[SHORT PROBLEM A] List every line in the records below that contains the word "they".

[SUPPLIED TEXT]
- - -

While defendant's arrest was being effectuated on March 26, 2012, he asked Lieutenant Sarkos what he was being charged with. Lieutenant Sarkos replied that he was being arrested "for possession of cocaine, possession of cocaine with intent to distribute and for distributing cocaine for selling me drugs about a week ago right here." In response, defendant commented "[C]'mon man. I'm not the main guy. All I did is go down the hallway and get it to you." Defendant denies making this statement.

Here, for the first time on appeal, defendant argues the trial court failed to properly instruct the jury on how to evaluate the identification evidence offered by Lieutenant Sarkos. Specifically, he challenges the trial court's failure to use a revised model jury instruction, which was implemented in light of the Supreme Court's decision in State v. Henderson, 208 N.J. 208 (2011), and became effective two days before the conclusion of his trial.

In Henderson, a defendant challenged an identification on the grounds that police officers "unduly influenced the eyewitness." Id. at 217. The witness initially expressed doubt about the identity of the perpetrator, but was able to confidently identify the defendant after a meeting with investigators. Id. at 223-24. The Court was concerned that numerous factors could affect the ability of a witness to remember and identify perpetrators of crimes and result in misidentifications, and ordered an amplified jury charge. Id. at 298-99.

Here, without having objected at trial, defendant challenges the court's failure to give the enhanced charge. "Where there is a failure to object, it may be presumed that the instructions were adequate." State v. Morias, 359 N.J. Super. 123, 134-35 (App. Div.) (citing State v. Macon, 57 N.J. 325, 333 (1971)), certif. denied, 177 N.J. 572 (2003). Under those conditions, we should only reverse if we find plain error.

We are not persuaded by defendant's argument that the failure to provide the new charge resulted in an unfair trial. Unlike Henderson, where there was a photo array, we are dealing with an on-the-spot recognition of defendant. Lieutenant Sarkos was clearly familiar with Crouch, and testified that he immediately recognized him when he opened the door.

In addition, the jury was made aware of the variables that could affect his identification during direct and cross-examination, as well as defense counsel's closing argument. The fact that Lieutenant Sarkos was nervous, the quality of light, the duration of time, and Lieutenant Sarkos' distance from defendant at the time of identification were all laid out before the jury. Although these variables were not specifically denoted in the charge, they were specifically brought to the jury's attention. Therefore, we find that the defendant was not deprived of a fair trial. See State v. Walker, 203 N.J. 73, 90 (2010).

Defendant next argues the court should have instructed the jury on how to evaluate his out-of-court statement pursuant to State v. Kociolek, 23 N.J. 400, 421-22 (1957). Defendant did not object to the court's failure to issue a Kociolek charge at trial, and we again employ the plain error standard in reviewing this claim. See R. 2:10-2.

Kociolek, supra, requires that a jury be instructed to "receive, weigh and consider such evidence with caution," in view of the generally recognized risks of inaccuracy associated with oral statements. 23 N.J. at 421. In State v. Jordan 147 N.J. 409, 428 (1997), the Supreme Court held that, given the risk of inaccuracy in communicating oral statements and risk of misunderstanding by the listener, a Kociolek charge should be given, whether requested or not, whenever a defendant's out-of-court statements are admitted into evidence.

- - -

[DATA SHOWN]
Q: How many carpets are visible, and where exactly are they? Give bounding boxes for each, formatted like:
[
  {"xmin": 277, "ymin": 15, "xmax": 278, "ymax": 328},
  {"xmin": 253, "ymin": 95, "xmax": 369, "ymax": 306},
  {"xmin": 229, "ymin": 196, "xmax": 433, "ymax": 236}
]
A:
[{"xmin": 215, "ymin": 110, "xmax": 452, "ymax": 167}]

- - -

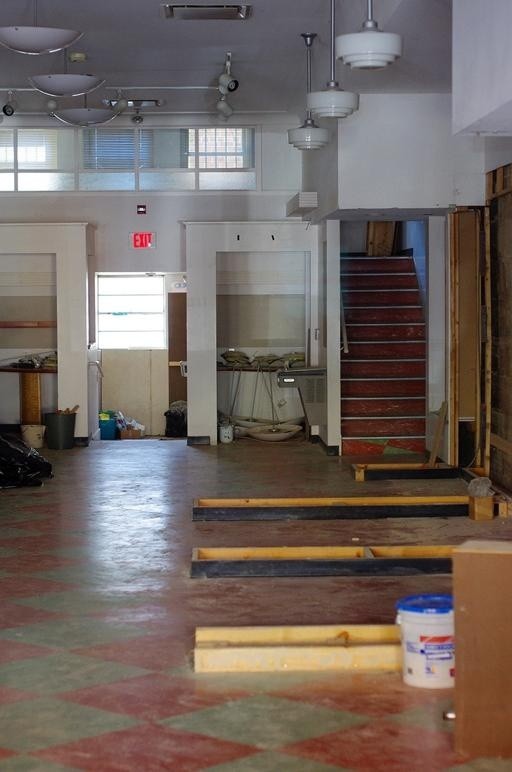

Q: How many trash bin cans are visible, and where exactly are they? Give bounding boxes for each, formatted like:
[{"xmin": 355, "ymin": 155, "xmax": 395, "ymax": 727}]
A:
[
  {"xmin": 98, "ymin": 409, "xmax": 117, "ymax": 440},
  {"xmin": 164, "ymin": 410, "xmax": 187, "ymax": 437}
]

- - -

[SHORT PROBLEM B] Copy the stretch of the court opinion above from "In addition, the" through "73, 90 (2010).".

[RESPONSE A]
Q: How many carpets are visible, and where exactly are they? Give bounding boxes for each, formatted like:
Q: How many trash bin cans are visible, and where exactly are they? Give bounding boxes for each, formatted like:

[RESPONSE B]
In addition, the jury was made aware of the variables that could affect his identification during direct and cross-examination, as well as defense counsel's closing argument. The fact that Lieutenant Sarkos was nervous, the quality of light, the duration of time, and Lieutenant Sarkos' distance from defendant at the time of identification were all laid out before the jury. Although these variables were not specifically denoted in the charge, they were specifically brought to the jury's attention. Therefore, we find that the defendant was not deprived of a fair trial. See State v. Walker, 203 N.J. 73, 90 (2010).